In 12 patients from 8 unrelated families with MDCCAID, Wiessner et al. (2017) identified homozygous or compound heterozygous mutations in the INPP5K gene (see, e.g., 607875.0001 and 607875.0002). Patients from 6 families of Bangladeshi or Pakistani origin, 5 of which were consanguineous, carried the same homozygous missense mutation (I50T; 607875.0001). The mutations in the first family were found by a combination of linkage analysis and whole-exome sequencing. Mutations in 6 additional families were found by Sanger sequencing of the INPP5K gene in 12 families with the disorder; the mutations in the last family were found by Sanger sequencing of 21 isolated cases with a similar phenotype. In vitro studies showed that all the mutations resulted in a significant decrease in enzyme activity. Patient cells did not show evidence of the endoplasmic reticulum (ER) unfolded protein response or of increased autophagy in skeletal muscle, suggesting another pathogenic mechanism.

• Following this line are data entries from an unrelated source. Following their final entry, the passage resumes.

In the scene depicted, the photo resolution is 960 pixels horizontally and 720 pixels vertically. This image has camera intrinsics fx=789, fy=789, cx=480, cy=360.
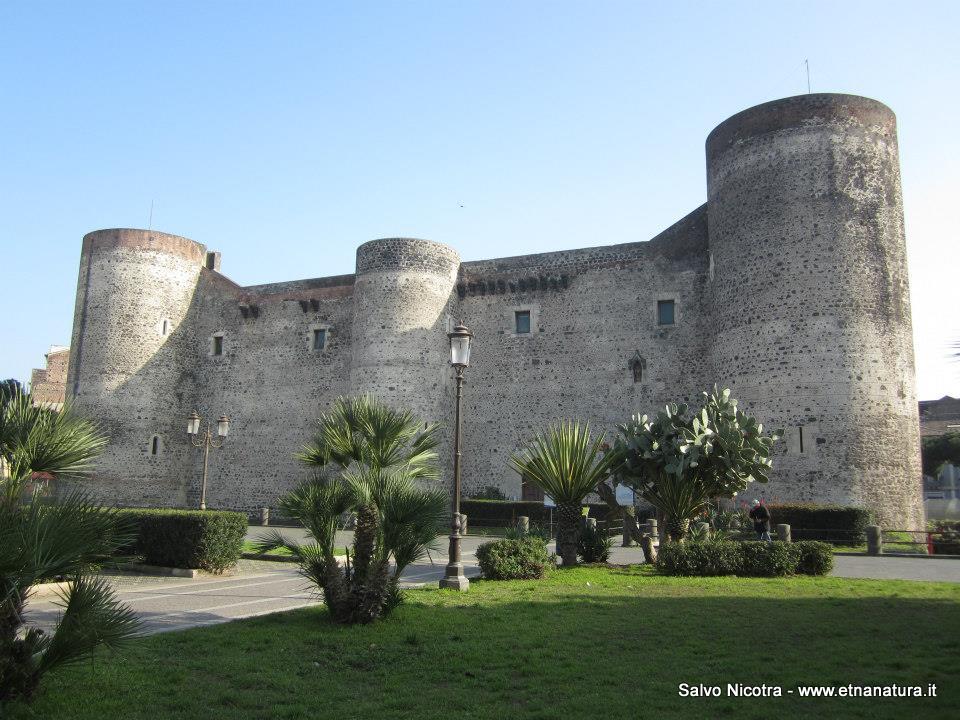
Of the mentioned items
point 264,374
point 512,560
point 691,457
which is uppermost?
point 264,374

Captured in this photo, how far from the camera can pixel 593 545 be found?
15.0 m

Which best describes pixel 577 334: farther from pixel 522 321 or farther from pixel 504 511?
pixel 504 511

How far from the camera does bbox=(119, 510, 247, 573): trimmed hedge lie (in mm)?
13719

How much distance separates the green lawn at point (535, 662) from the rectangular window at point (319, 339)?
24918 millimetres

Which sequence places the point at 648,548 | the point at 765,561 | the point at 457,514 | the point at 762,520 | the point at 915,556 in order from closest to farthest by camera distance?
the point at 457,514 → the point at 765,561 → the point at 648,548 → the point at 762,520 → the point at 915,556

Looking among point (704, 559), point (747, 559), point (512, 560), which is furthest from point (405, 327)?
point (747, 559)

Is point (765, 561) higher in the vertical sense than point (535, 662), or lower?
higher

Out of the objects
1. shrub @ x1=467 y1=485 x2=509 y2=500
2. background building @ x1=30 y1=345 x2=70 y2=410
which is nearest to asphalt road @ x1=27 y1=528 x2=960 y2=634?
shrub @ x1=467 y1=485 x2=509 y2=500

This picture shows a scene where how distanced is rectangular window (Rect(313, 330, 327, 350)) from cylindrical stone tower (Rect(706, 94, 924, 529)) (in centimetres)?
1718

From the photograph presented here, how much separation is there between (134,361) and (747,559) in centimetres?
2885

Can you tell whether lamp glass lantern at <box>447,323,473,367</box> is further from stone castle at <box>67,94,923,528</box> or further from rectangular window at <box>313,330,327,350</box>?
rectangular window at <box>313,330,327,350</box>

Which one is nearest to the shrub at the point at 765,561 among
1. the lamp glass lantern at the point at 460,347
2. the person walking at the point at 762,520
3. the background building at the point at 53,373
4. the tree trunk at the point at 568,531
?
the tree trunk at the point at 568,531

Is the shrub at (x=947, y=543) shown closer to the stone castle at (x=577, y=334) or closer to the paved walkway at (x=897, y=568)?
the paved walkway at (x=897, y=568)

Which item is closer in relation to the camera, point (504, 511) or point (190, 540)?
point (190, 540)
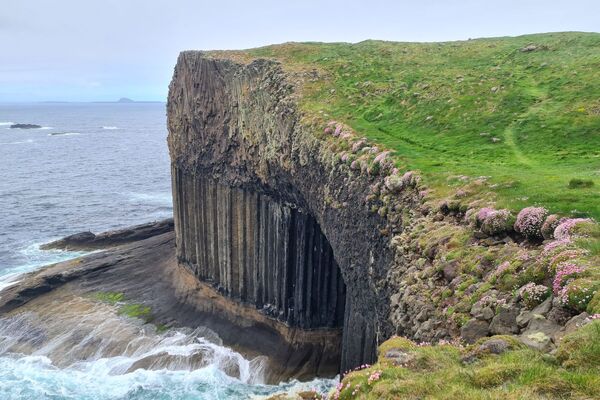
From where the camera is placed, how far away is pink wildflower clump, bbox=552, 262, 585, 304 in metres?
9.75

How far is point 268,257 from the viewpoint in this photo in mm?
34844

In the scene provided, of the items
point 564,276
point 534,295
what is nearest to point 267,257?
point 534,295

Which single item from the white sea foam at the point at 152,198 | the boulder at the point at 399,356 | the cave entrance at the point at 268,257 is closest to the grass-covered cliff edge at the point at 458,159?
the boulder at the point at 399,356

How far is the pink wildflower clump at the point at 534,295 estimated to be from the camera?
33.6 ft

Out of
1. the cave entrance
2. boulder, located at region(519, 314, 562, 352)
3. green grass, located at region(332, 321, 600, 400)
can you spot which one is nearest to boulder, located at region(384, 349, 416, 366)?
green grass, located at region(332, 321, 600, 400)

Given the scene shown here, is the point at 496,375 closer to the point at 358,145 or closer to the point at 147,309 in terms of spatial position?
the point at 358,145

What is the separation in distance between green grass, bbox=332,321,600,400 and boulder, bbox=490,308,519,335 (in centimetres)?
114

In 5 patients from 4 unrelated families with MDCCAID, Osborn et al. (2017) identified homozygous or compound heterozygous mutations in the INPP5K gene (607875.0003-607875.0007). The mutations were found by exome sequencing, and in vitro studies showed that all resulted in a significant decrease in enzyme activity.

Animal Model

Wiessner et al. (2017) found that morpholino knockdown of the inpp5k orthologs in zebrafish embryos resulted in curled and shortened tails, impaired swimming and touch-evoked escape responses, and smaller eyes compared to controls. Skeletal muscle morphology in mutant fish was also abnormal, including disruption of both slow- and fast-twitch fiber types.

Osborn et al. (2017) found that morpholino knockdown of inpp5k orthologs in zebrafish embryos resulted in microphthalmia, microcephaly, curved and shortened body, and reduced touch-evoked motility. Morphant eyes showed disorganized lens cortex with cell nuclei present in the center of the lens nucleus. Skeletal muscle fibers were disorganized and showed reduced synaptic formation at the neuromuscular junction. Electron microscopy of morphant skeletal muscle showed undefined A- and I-bands, shortened sarcomeres with smaller sarcomeric triads, and loose myofibrils.